Being a first-year MBA student, I was interested to participate right away. I had previous experience with case competitions at my undergraduate institution, Peru State College, where I competed in Phi Beta Lambda, however, these case competitions were very short in nature and could nearly be described as impromptu. Coming into the morning of the event, over 100 students gathered awaiting team assignments for the mock case competition, and the case itself. Teams of 4 or 5 were allowed 2 hours to read the case, come up with a solution, create a presentation for their solution, and submit presentations. Once the presentation was submitted, no changes could be made for the presentation and all teams could do was prepare for their 12-minute presentation to the panel of judges. 
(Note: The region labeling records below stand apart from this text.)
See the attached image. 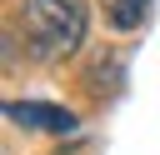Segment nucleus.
I'll return each mask as SVG.
<instances>
[{
  "label": "nucleus",
  "instance_id": "obj_1",
  "mask_svg": "<svg viewBox=\"0 0 160 155\" xmlns=\"http://www.w3.org/2000/svg\"><path fill=\"white\" fill-rule=\"evenodd\" d=\"M20 25L35 60H65L85 40L90 5L85 0H20Z\"/></svg>",
  "mask_w": 160,
  "mask_h": 155
},
{
  "label": "nucleus",
  "instance_id": "obj_2",
  "mask_svg": "<svg viewBox=\"0 0 160 155\" xmlns=\"http://www.w3.org/2000/svg\"><path fill=\"white\" fill-rule=\"evenodd\" d=\"M5 115L25 130H50V135H70L75 130V115L60 110V105H45V100H10Z\"/></svg>",
  "mask_w": 160,
  "mask_h": 155
},
{
  "label": "nucleus",
  "instance_id": "obj_3",
  "mask_svg": "<svg viewBox=\"0 0 160 155\" xmlns=\"http://www.w3.org/2000/svg\"><path fill=\"white\" fill-rule=\"evenodd\" d=\"M145 15H150V0H110V5H105V20H110L115 30L145 25Z\"/></svg>",
  "mask_w": 160,
  "mask_h": 155
}]
</instances>
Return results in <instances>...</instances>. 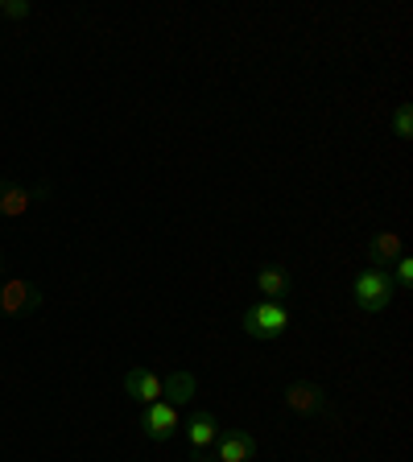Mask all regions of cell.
<instances>
[{"label": "cell", "mask_w": 413, "mask_h": 462, "mask_svg": "<svg viewBox=\"0 0 413 462\" xmlns=\"http://www.w3.org/2000/svg\"><path fill=\"white\" fill-rule=\"evenodd\" d=\"M289 330V310L286 301H265L260 298L257 306L244 310V335L249 338H260V343H269V338H281Z\"/></svg>", "instance_id": "cell-1"}, {"label": "cell", "mask_w": 413, "mask_h": 462, "mask_svg": "<svg viewBox=\"0 0 413 462\" xmlns=\"http://www.w3.org/2000/svg\"><path fill=\"white\" fill-rule=\"evenodd\" d=\"M352 293H356V310H364V314H380V310L393 301L397 289H393V277H389V269H376V264H368V269L356 277Z\"/></svg>", "instance_id": "cell-2"}, {"label": "cell", "mask_w": 413, "mask_h": 462, "mask_svg": "<svg viewBox=\"0 0 413 462\" xmlns=\"http://www.w3.org/2000/svg\"><path fill=\"white\" fill-rule=\"evenodd\" d=\"M42 306V289L25 277L0 281V314L5 318H25Z\"/></svg>", "instance_id": "cell-3"}, {"label": "cell", "mask_w": 413, "mask_h": 462, "mask_svg": "<svg viewBox=\"0 0 413 462\" xmlns=\"http://www.w3.org/2000/svg\"><path fill=\"white\" fill-rule=\"evenodd\" d=\"M286 409L298 417H327L331 413V396L323 384H310V380H298V384L286 388Z\"/></svg>", "instance_id": "cell-4"}, {"label": "cell", "mask_w": 413, "mask_h": 462, "mask_svg": "<svg viewBox=\"0 0 413 462\" xmlns=\"http://www.w3.org/2000/svg\"><path fill=\"white\" fill-rule=\"evenodd\" d=\"M183 430V417H178V409L165 401H154L141 409V433L149 438V442H170L174 433Z\"/></svg>", "instance_id": "cell-5"}, {"label": "cell", "mask_w": 413, "mask_h": 462, "mask_svg": "<svg viewBox=\"0 0 413 462\" xmlns=\"http://www.w3.org/2000/svg\"><path fill=\"white\" fill-rule=\"evenodd\" d=\"M50 194V186H38V190H25V186L17 182H5L0 178V219H21V215L33 207V202H42Z\"/></svg>", "instance_id": "cell-6"}, {"label": "cell", "mask_w": 413, "mask_h": 462, "mask_svg": "<svg viewBox=\"0 0 413 462\" xmlns=\"http://www.w3.org/2000/svg\"><path fill=\"white\" fill-rule=\"evenodd\" d=\"M215 450H220L215 462H252V454H257V438H252L249 430H220Z\"/></svg>", "instance_id": "cell-7"}, {"label": "cell", "mask_w": 413, "mask_h": 462, "mask_svg": "<svg viewBox=\"0 0 413 462\" xmlns=\"http://www.w3.org/2000/svg\"><path fill=\"white\" fill-rule=\"evenodd\" d=\"M125 393L133 396L136 404H154V401H162V380H157V372L136 364L125 372Z\"/></svg>", "instance_id": "cell-8"}, {"label": "cell", "mask_w": 413, "mask_h": 462, "mask_svg": "<svg viewBox=\"0 0 413 462\" xmlns=\"http://www.w3.org/2000/svg\"><path fill=\"white\" fill-rule=\"evenodd\" d=\"M183 430H186V442H191L194 454H207L215 446V438H220V421H215V413H207V409L191 413V421H186Z\"/></svg>", "instance_id": "cell-9"}, {"label": "cell", "mask_w": 413, "mask_h": 462, "mask_svg": "<svg viewBox=\"0 0 413 462\" xmlns=\"http://www.w3.org/2000/svg\"><path fill=\"white\" fill-rule=\"evenodd\" d=\"M194 393H199V380H194L191 372H170L162 380V401L174 404V409H183V404L194 401Z\"/></svg>", "instance_id": "cell-10"}, {"label": "cell", "mask_w": 413, "mask_h": 462, "mask_svg": "<svg viewBox=\"0 0 413 462\" xmlns=\"http://www.w3.org/2000/svg\"><path fill=\"white\" fill-rule=\"evenodd\" d=\"M257 289L265 301H286L289 298V273L281 269V264H265V269L257 273Z\"/></svg>", "instance_id": "cell-11"}, {"label": "cell", "mask_w": 413, "mask_h": 462, "mask_svg": "<svg viewBox=\"0 0 413 462\" xmlns=\"http://www.w3.org/2000/svg\"><path fill=\"white\" fill-rule=\"evenodd\" d=\"M397 256H405V252H401V236H397V231H380V236L368 244V260H372L376 269L393 264Z\"/></svg>", "instance_id": "cell-12"}, {"label": "cell", "mask_w": 413, "mask_h": 462, "mask_svg": "<svg viewBox=\"0 0 413 462\" xmlns=\"http://www.w3.org/2000/svg\"><path fill=\"white\" fill-rule=\"evenodd\" d=\"M393 133L401 136V141H409V136H413V107L409 104H401L393 112Z\"/></svg>", "instance_id": "cell-13"}, {"label": "cell", "mask_w": 413, "mask_h": 462, "mask_svg": "<svg viewBox=\"0 0 413 462\" xmlns=\"http://www.w3.org/2000/svg\"><path fill=\"white\" fill-rule=\"evenodd\" d=\"M409 285H413V260L397 256L393 260V289H409Z\"/></svg>", "instance_id": "cell-14"}, {"label": "cell", "mask_w": 413, "mask_h": 462, "mask_svg": "<svg viewBox=\"0 0 413 462\" xmlns=\"http://www.w3.org/2000/svg\"><path fill=\"white\" fill-rule=\"evenodd\" d=\"M0 13L13 21H25L29 13H33V5H29V0H0Z\"/></svg>", "instance_id": "cell-15"}, {"label": "cell", "mask_w": 413, "mask_h": 462, "mask_svg": "<svg viewBox=\"0 0 413 462\" xmlns=\"http://www.w3.org/2000/svg\"><path fill=\"white\" fill-rule=\"evenodd\" d=\"M0 281H5V252H0Z\"/></svg>", "instance_id": "cell-16"}]
</instances>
9 a.m. rolled around, and at an instant, emails were sent to every participant with teams, the case, and rules for the case competition as well as everyone divided up to meet with their team and go over the case. I quickly went into the room assigned to my team, team 15, and started diving through the case. The case was focused on a small company selling pet products, and the company wanted to ramp up its business at a quick pace. The case presented a handful of different options that the company could pursue to increase business, as well as ample information around current and projected financials. As a team, we read through the case, took notes, and found it to already be 9:30 am. Our discussion began, and we quickly tried to narrow down the options we didn’t want to pursue in order to dedicate more time to what we thought would be a good option. Then we made the difficult decision on the exact strategy we were going to pursue by 10 a.m., and with an hour left we began creating the presentation and deep-diving for additional research, fueled by excitement and adrenalin. We used every minute we could to gather material and the presentation ended up getting submitted at 10:59 a.m. 

As we went to present, we learned the presentation was broken into three segments, the first segment where we presented our material (12 minutes), then a second segment for Q&A from the judges (4 minutes) and the last section for feedback. As a team, we utilized the full 12 minutes provided explaining all facets of our strategy such as our marketing campaign, the brand image we were targeting, our customer target market, beliefs of those customers, pricing strategy, product assortments, and an overall short- and long-term strategy for the brand. Upon calling for time, the judges only had one question to ask and had overall good feedback, leaving our team feeling good about our performance. 

After our presentation, we sat down and debriefed as a team while we waited for the judges to announce the winners. Our team said the day felt adrenalin-filled as we fought the clock for the case, and we recapped on how much fun we all had. At the beginning of the day, most of our team had never met, and by the end of the day, we were talking as if we’d been good friends all along.

Then, the judges came out. They discussed the good and bad things that they had seen from the day in order to help everyone grow, followed by bringing the first-place certificates up to the front of the room. Our team (team 15) waited anxiously, hoping the good remarks from our presentation would be enough. The judges concluded the exciting event by saying, “And the winner is… team 15”.